If you aim to get things done, most likely you’ve got a to-do list. This list helps you keep track of all the things you intend to do — or at least all the things you theoretically intend to do.
Unfortunately, for many people to-do lists dwell more in the realm of theoretical intentions than reality. They contain everything that people have committed to at any point in the near future, or that they might want to do in their lives. “Call Joe about next week’s sales meeting” winds up right next to “buy tickets for August trip to Chicago” and “clean out the garage.” A list might go on for pages, since some folks take a perverse pride in stretching out the length.
Unfortunately, writing lots of tasks on a to-do list doesn’t get anything done. Indeed, the more tasks on a list, the more likely the list will lead to guilt and disappointment, because it means the things you could do someday, and the things you once thought you should do, and all the things you actually have to do are intermingled. Since you can’t possibly get through everything on a long list in any given day, you keep bumping things forward, and never feel a sense of completion. Writing something on a to-do list is no longer an act of choice about priorities. It’s a meaningless gesture.
So here’s the secret of better to-do list making. “To-do” should mean “today.” When you write something on today’s to-do list, you should truly intend to do it today. The act of putting it on the list should feel like you’ve created a contract with yourself. You should feel confident that you can do it, even with all life’s vicissitudes and uncertainties. Being disciplined about this rule is one of the best ways to get big things done.
Making lists in an uncertain world
I suggest this rule all the time when I remake people’s to-do lists, and inevitably, the first objection I hear is that life is unknowable. How can I possibly mean that someone should make it through everything on a daily to-do list every day? What if my biggest client calls with a huge emergency? What if the school nurse calls at 11 a.m. to tell me to come pick up a vomiting child?
I respond that it is not a surprise that stuff comes up. Stuff always comes up. A smart to-do list can be completed even when life produces its inevitable surprises. (OK, let’s say those within the 99 percent confidence interval of what might happen. If you get hit by a bus at 6:30 a.m. on the way to work and spend the day in a coma, this is obviously a different matter, but most normal woes are foreseeable).

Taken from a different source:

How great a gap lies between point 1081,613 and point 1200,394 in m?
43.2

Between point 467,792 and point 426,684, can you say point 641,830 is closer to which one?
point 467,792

For this confidence level to hold, a to-do list needs to be short. It should contain only those items that absolutely need to happen today, and any steps toward larger goals that you are close to certain will fit, given your energy and available time. Indeed a little pessimism might be helpful here as you are constructing the list. If the school nurse were to call at 11 a.m., what would you still plan to do? You might come up with the agenda for tomorrow’s big meeting in between fetching ginger ale for your kid. But you wouldn’t clean out the garage or buy tickets for a trip that’s 6 months away. So why even list those as options?
Now of course the day’s schedule doesn’t always go awry. If it’s 10 a.m. and you’ve blasted through everything and the sun is shining and no one is sick and the roof hasn’t sprung a leak, by all means, go find some more stuff to do! I make weekly priority lists, and will pull something forward from another day if I’m feeling good. Devotees of productivity guru David Allen create what they call “Someday/Maybe” lists with various tasks that would be nice to do at some point. That’s where you can stash ideas like cleaning out the garage or training for a marathon or remodeling your kitchen. Some people make annual goal lists, or seasonal goal lists, and you should feel free to pull from there if time permits.
A magical sense of progress
But something magical starts to happen when a daily to-do list ceases to be a catch-all and becomes a contract of things you almost certainly will do within the day. You start to be able to trust that when something is on the list it will happen. You start to feel empowered to put tasks on future days. That’s no longer procrastinating or punting something forward. It’s simply scheduling priorities for the time they are best suited for. If I put “edit chapter 28 in my novel” on my to-do list for Wednesday, that’s not a vague hope that will probably get swept aside in the day’s emergencies. That means that I know that everything that absolutely has to happen Wednesday or thereabouts also has a spot, and thus I have space for chapter 28. Since I know it will happen, I can also assign other chapters to other weeks and be confident that I will finish that book.
It’s quite satisfying to end the day with everything crossed off a to-do list. You march your miles and you make progress. A well-constructed to-do list also allows you to end your day guilt-free. You’ve done what you set out to do, and those things you set out to do were wisely chosen to reflect what you needed to do and most wanted to do. When they are done, they are done, and you can be too.
That’s a different feeling than the strange pride some people feel in a multi-page to-do list, but I think it’s more sustainable. Plus, it’s more effective. There’s nothing gained by putting something on a to-do list and not doing it. It’s just as not-done as if it had never been on the to-do list in the first place! Better to have to-do mean today and get stuff done and feel good about it.
I think it is a good mantra: "To-do means today". Thanks!